## Exercise aim
Can you write out every line from the start of the records below through the line containing "PAISLEY PATTERNED CAMP COLLAR S/S SHIRT", leaving out any pictures?

■ ■ ■

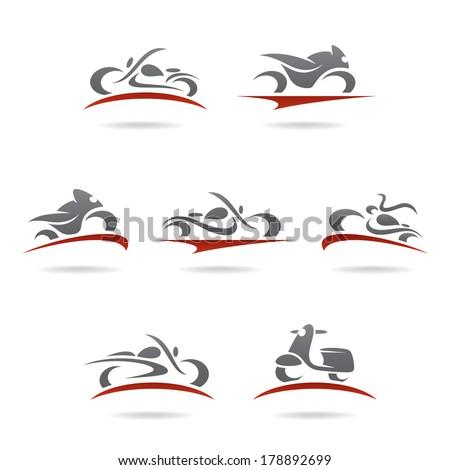 Motorcycles set. Vector  - stock vector
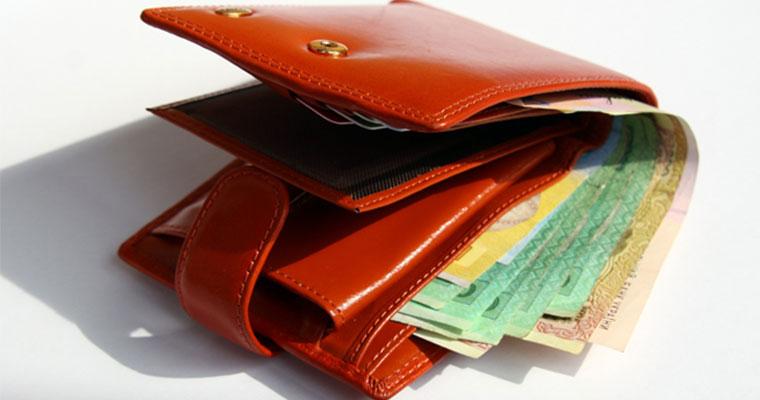 Взяти кредит готівкою або на картку?
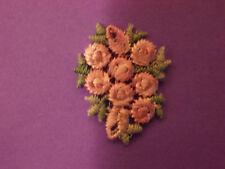 Lilac Clustered Rose Bud Embroidery Applique Patch Emblem Lot (42 Dozen)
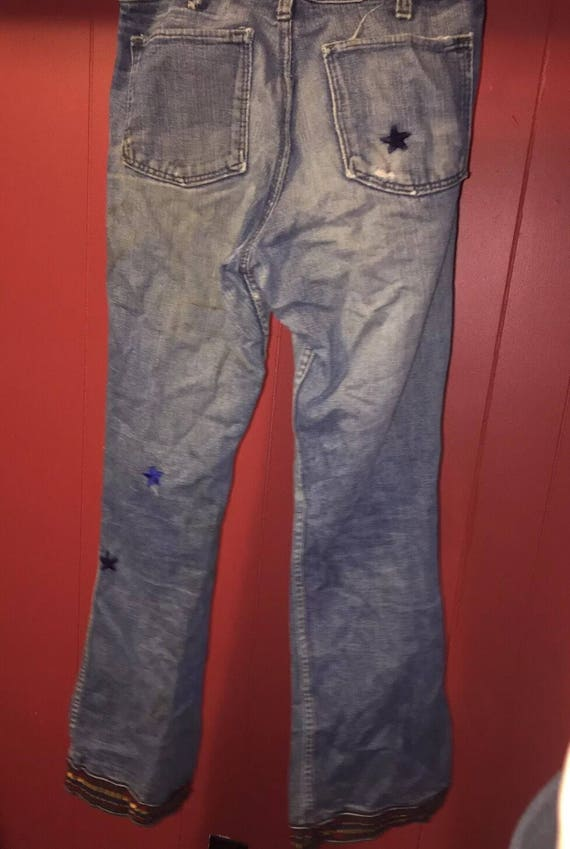 Vintage 1960's Red Snap Jeans - image 5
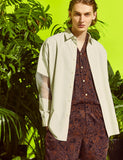 PAISLEY PATTERNED CAMP COLLAR S/S SHIRT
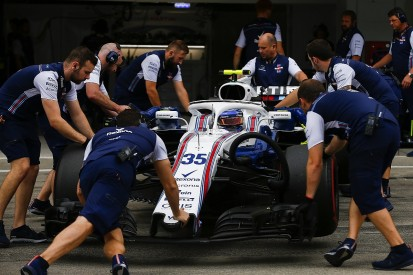 Sirotkin: Design process for 2019 Williams F1 car 'quite different'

■ ■ ■

## Response area
 Motorcycles set. Vector  - stock vector
 Взяти кредит готівкою або на картку?
 Lilac Clustered Rose Bud Embroidery Applique Patch Emblem Lot (42 Dozen)
 Vintage 1960's Red Snap Jeans - image 5
 PAISLEY PATTERNED CAMP COLLAR S/S SHIRT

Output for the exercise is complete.